Brick-red, spicy and tangy, it can be scooped up on bread drizzled with olive oil or dabbed onto plates of eggs, fish, stews or sandwiches. Harissa can be sprinkled atop merguez sausages, smeared on savory pastries called brik or sandwiches called fricassées.

In Nabeul, the largest city in Tunisia’s harissa-producing Cap Bon region, local chef and harissa specialist Chahida Boufayed called it “essential to Tunisian cuisine.”

“Harissa is a love story,” she said at a festival held in honor of the chili paste sauce in the northeastern Tunisian city of Nabeul earlier this month. “I don’t make it for the money.”

Aficionados from across Tunisia and the world converged on the 43-year-old mother’s stand to try her recipe. Surrounded by strings of drying baklouti red peppers, she described how she grows her vegetables and blends them with spices to make harissa.

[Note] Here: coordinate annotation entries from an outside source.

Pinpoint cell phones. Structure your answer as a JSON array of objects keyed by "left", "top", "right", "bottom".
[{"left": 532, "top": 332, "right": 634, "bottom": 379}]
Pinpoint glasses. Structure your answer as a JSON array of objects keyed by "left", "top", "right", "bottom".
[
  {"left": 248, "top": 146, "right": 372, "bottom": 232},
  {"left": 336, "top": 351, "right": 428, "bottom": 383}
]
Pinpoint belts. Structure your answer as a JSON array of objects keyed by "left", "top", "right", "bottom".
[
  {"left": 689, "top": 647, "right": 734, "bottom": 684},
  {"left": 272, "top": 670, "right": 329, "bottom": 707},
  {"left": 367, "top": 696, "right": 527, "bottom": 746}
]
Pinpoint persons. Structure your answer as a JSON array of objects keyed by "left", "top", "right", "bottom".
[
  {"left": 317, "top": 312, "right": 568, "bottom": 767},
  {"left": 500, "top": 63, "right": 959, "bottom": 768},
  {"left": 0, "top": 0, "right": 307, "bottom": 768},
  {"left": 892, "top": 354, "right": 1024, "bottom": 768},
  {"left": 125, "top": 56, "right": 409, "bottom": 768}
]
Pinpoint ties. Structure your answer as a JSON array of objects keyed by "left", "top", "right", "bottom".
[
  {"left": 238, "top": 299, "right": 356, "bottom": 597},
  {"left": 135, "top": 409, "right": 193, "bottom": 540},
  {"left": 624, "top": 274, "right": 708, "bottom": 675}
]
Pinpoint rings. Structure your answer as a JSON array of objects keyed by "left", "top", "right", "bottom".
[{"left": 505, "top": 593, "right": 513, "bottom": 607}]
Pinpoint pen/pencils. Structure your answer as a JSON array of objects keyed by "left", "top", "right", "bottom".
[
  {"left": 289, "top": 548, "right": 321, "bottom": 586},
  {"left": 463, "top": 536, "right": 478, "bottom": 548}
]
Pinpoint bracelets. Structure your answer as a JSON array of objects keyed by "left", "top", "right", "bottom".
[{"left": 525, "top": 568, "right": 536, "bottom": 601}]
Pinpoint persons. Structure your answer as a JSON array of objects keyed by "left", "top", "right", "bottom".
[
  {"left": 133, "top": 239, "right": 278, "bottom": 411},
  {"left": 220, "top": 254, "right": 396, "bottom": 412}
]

The region’s annual harissa festival has grown in the two-plus years since the United Nations cultural organization, UNESCO, recognized the sauce on a list of items of intangible cultural heritage, said Zouheir Belamin, the president of the association behind the event, a Nabeul-based preservation group. He said its growing prominence worldwide was attracting new tourists to Tunisia, specifically to Nabeul.

UNESCO in 2022 called harissa “an integral part of domestic provisions and the daily culinary and food traditions of Tunisian society, adding it to a list of traditions and practices that mark intangible cultural heritage including Ukrainian borscht and Cuban rum.

Already popular across North Africa as well as in France, the condiment is gaining popularity throughout the world from the United States to China.

Seen as sriracha’s North African cousin, harissa is typically prepared by women who sun-dry harvested red peppers and then deseed, wash and ground them. Its name comes from “haras” – the Arabic verb for “to crush” – because of the next stage in the process.

The finished peppers are combined it with a mixture of garlic cloves, vinegar, salt, olive oil and spices in a mortar and pestle to make a fragrant blend. Variants on display at Nabeul’s Jan. 3-5 festival used cumin, coriander and different spice blends or types of peppers, including smoked ones, to create pastes ranging in color from burgundy to crimson.

“Making harissa is an art. If you master it, you can create wonders,” Boufayed said.